Сошнин чувствовал, что если б не природная деликатность, тетя Граня не поздоровалась бы с ним вовсе. И всякий раз, пришибленный, как гвоздь, по шляпку вбитый в тротуар, с резиновой улыбкой на лице, он хотел и не мог побежать следом за тетей Граней, и кричать, кричать на весь народ: «Тетя Граня! Прости меня! Прости нас!..»
«Доброе утречко! Здоровеньки булы!» — вместо этого выдавал он шутливо, работая под Тарапуньку со Штепселем, ненавидя себя в те минуты и украинских неунывающих юмористов, всех эстрадных словоблудов, весь юмор, всю сатиру, литературу, слова, службу, свет белый и все на этом свете…
Он понимал, что среди прочих непостижимых вещей и явлений ему предстоит постигнуть малодоступную, до конца никем еще не понятую и никем не объясненную штуковину, так называемый русский характер, приближенно к литературе и возвышенно говоря, русскую душу… И начинать придется с самых близких людей, от которых он почему-то так незаметно отдалился, всех потерял: тетю Лину и тетю Граню, собственную жену с дочерью, друзей по училищу, приятелей по школе… И надо будет прежде всего себе доказать и выявить на белой бумаге, а на ней все видно, как в прозрачной ключевой воде, обнажиться до кожи, до неуклюжих мослаков, до тайных неприглядных мест, доскребаясь умишком до подсознания, которое, догадываться начал Сошнин, и движет творчеством, оно и есть его главный секрет. Как это трудно! И сколько мужества и силы надо, чтобы «мыслить и страдать», все время, всю жизнь, без перекура и отпуска, до последнего вздоха. Может быть, объяснит он в конце концов хотя бы самому себе: отчего русские люди извечно жалостливы к арестантам и зачастую равнодушны к себе, к соседу — инвалиду войны и труда? Готовы последний кусок отдать осужденному, костолому и кровопускателю, отобрать у милиции злостного, только что бушевавшего хулигана, коему заломили руки, и ненавидеть соквартиранта за то, что он забывает выключить свет в туалете, дойти в битве за свет до той степени неприязни, что могут не подать воды больному, не торкнуться в его комнату…

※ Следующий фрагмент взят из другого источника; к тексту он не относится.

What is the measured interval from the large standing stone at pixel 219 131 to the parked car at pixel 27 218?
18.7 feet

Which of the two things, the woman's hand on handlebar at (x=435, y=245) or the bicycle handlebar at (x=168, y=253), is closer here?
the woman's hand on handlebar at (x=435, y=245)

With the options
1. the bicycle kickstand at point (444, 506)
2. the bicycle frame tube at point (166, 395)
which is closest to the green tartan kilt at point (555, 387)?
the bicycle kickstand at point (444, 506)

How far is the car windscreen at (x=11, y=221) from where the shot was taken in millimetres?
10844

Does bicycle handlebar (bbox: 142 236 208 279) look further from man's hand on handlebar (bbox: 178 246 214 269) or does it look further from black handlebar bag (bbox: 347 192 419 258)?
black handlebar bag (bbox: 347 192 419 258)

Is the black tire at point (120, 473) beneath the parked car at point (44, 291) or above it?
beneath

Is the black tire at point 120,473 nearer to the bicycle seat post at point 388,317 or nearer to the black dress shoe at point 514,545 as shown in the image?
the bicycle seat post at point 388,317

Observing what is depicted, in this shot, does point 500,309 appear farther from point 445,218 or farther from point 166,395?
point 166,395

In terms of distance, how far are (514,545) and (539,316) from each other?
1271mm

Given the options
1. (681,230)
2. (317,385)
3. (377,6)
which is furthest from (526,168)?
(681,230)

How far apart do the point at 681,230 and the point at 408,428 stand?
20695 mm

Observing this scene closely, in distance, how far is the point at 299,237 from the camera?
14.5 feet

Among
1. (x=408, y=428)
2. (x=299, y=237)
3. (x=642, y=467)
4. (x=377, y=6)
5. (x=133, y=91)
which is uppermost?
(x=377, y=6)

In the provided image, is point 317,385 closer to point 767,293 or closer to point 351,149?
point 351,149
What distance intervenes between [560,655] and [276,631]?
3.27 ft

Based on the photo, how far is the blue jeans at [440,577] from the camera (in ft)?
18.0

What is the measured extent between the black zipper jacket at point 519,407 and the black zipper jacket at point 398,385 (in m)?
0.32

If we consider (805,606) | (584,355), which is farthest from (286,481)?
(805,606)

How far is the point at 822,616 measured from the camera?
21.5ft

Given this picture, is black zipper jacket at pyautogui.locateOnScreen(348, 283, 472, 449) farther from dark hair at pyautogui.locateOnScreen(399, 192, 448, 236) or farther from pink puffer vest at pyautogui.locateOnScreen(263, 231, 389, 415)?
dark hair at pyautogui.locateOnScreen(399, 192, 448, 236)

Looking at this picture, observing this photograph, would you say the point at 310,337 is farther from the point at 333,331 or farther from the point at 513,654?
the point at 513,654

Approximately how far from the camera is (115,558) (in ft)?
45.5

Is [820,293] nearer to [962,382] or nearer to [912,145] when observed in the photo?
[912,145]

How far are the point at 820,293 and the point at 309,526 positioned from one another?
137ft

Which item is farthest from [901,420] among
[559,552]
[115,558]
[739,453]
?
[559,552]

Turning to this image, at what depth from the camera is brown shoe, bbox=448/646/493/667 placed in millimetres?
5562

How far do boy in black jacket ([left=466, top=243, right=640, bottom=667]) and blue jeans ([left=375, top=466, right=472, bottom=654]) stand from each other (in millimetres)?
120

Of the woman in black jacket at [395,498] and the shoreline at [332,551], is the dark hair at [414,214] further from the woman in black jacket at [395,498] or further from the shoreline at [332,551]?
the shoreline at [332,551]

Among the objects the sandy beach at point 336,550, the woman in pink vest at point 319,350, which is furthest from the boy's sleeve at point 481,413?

Вольно, куражливо, удобно живется преступнику средь такого добросердечного народа, и давно ему так в России живется.
Добрый молодец, двадцати двух лет от роду, откушав в молодежном кафе горячительного, пошел гулять по улице и заколол мимоходом трех человек. Сошнин патрулировал в тот день по Центральному району, попал на горячий след убийцы, погнался следом на дежурной машине, торопя шофера. Но молодец-мясник ни убегать, ни прятаться и не собирался — стоит себе у кинотеатра «Октябрь» и лижет мороженое — охлаждается после горячей работы. В спортивной курточке канареечного или, скорее, попугайного цвета, красные полосы на груди. «Кровь! — догадался Сошнин. — Руки вытер о куртку, нож под замочек на груди спрятал». Граждане шарахались, обходили измазавшего себя человеческой кровью «артиста». Он с презрительной усмешкой на устах долижет мороженое, культурно отдохнет — стаканчик уже в наклон, деревянной лопаточкой заскребает сласть — и по выбору или без выбора — как душа велит — зарежет еще кого-нибудь.